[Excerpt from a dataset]
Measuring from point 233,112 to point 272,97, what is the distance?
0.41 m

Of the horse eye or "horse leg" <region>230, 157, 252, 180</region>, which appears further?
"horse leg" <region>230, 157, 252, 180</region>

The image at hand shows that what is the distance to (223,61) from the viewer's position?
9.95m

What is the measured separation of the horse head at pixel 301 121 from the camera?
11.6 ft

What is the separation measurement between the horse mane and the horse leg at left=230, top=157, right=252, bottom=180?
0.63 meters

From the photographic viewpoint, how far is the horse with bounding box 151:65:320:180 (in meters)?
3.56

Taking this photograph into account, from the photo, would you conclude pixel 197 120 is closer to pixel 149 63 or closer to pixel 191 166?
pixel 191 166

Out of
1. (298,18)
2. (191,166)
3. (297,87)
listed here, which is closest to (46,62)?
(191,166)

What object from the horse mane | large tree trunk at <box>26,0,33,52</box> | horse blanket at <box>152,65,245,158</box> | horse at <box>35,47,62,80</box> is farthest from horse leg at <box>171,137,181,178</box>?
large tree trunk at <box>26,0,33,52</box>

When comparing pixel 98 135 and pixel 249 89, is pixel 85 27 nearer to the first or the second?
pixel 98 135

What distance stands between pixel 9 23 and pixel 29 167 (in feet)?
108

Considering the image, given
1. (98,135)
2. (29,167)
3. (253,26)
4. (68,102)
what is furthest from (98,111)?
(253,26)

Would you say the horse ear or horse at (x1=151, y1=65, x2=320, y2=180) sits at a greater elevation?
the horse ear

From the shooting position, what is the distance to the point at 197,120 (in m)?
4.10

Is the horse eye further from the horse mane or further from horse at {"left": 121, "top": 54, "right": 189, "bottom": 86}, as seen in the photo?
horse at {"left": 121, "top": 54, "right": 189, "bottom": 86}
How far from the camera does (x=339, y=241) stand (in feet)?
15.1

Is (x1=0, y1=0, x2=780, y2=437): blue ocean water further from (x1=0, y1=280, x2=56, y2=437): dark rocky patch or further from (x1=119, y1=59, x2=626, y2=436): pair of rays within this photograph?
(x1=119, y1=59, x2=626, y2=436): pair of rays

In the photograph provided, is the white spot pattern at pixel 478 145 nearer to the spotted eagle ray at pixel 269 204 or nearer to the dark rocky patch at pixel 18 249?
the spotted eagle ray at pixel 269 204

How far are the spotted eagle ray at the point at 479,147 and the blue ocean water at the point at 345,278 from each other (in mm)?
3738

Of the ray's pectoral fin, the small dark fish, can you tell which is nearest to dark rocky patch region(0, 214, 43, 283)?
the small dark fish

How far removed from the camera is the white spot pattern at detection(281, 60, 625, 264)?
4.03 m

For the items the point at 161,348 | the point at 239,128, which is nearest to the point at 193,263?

What the task requires:
Edit the lines above so that every "horse mane" becomes "horse's mane", and leave everything else unchanged.

Correct response:
Measuring from point 233,112 to point 272,97, what is the distance?
0.41 m

Of the horse eye or "horse leg" <region>230, 157, 252, 180</region>, which appears further?
"horse leg" <region>230, 157, 252, 180</region>

The image at hand shows that what is the distance to (223,61) from the viewer's position?
9.95m

What is the measured separation of the horse head at pixel 301 121 from the camera?
11.6 ft

What is the separation measurement between the horse's mane and the horse leg at left=230, top=157, right=252, bottom=180?
0.63 meters

From the photographic viewpoint, how far is the horse with bounding box 151:65:320:180 (in meters)?
3.56

Taking this photograph into account, from the photo, would you conclude pixel 197 120 is closer to pixel 149 63 or closer to pixel 191 166?
pixel 191 166

Out of
1. (298,18)
2. (191,166)
3. (297,87)
listed here, which is closest to (46,62)?
(191,166)

What object from the horse's mane | large tree trunk at <box>26,0,33,52</box> | horse blanket at <box>152,65,245,158</box> | horse at <box>35,47,62,80</box> is farthest from horse leg at <box>171,137,181,178</box>?
large tree trunk at <box>26,0,33,52</box>

When comparing pixel 98 135 and pixel 249 89, is pixel 85 27 nearer to the first or the second?
pixel 98 135

What distance stands between pixel 9 23 and pixel 29 167 (in feet)?
108

Considering the image, given
1. (98,135)
2. (29,167)
3. (253,26)
4. (68,102)
what is furthest from (98,111)?
(253,26)

Would you say the horse ear or horse at (x1=151, y1=65, x2=320, y2=180) sits at a greater elevation?
the horse ear

From the shooting position, what is the distance to the point at 197,120 (in m)?
4.10

Is the horse eye further from the horse's mane or further from horse at {"left": 121, "top": 54, "right": 189, "bottom": 86}, as seen in the photo?
horse at {"left": 121, "top": 54, "right": 189, "bottom": 86}
How far from the camera does (x=339, y=241) stand (in feet)?
15.1

Is (x1=0, y1=0, x2=780, y2=437): blue ocean water further from (x1=0, y1=280, x2=56, y2=437): dark rocky patch or further from (x1=119, y1=59, x2=626, y2=436): pair of rays within this photograph?
(x1=119, y1=59, x2=626, y2=436): pair of rays

In the photograph provided, is the white spot pattern at pixel 478 145 nearer to the spotted eagle ray at pixel 269 204 or nearer to the dark rocky patch at pixel 18 249?
the spotted eagle ray at pixel 269 204

How far are the spotted eagle ray at the point at 479,147 and the blue ocean water at the point at 345,278 from each other (in mm)?
3738

Of the ray's pectoral fin, the small dark fish, can you tell which is nearest to dark rocky patch region(0, 214, 43, 283)?
the small dark fish

How far removed from the camera is the white spot pattern at detection(281, 60, 625, 264)?
4.03 m

For the items the point at 161,348 | the point at 239,128, which is nearest to the point at 193,263?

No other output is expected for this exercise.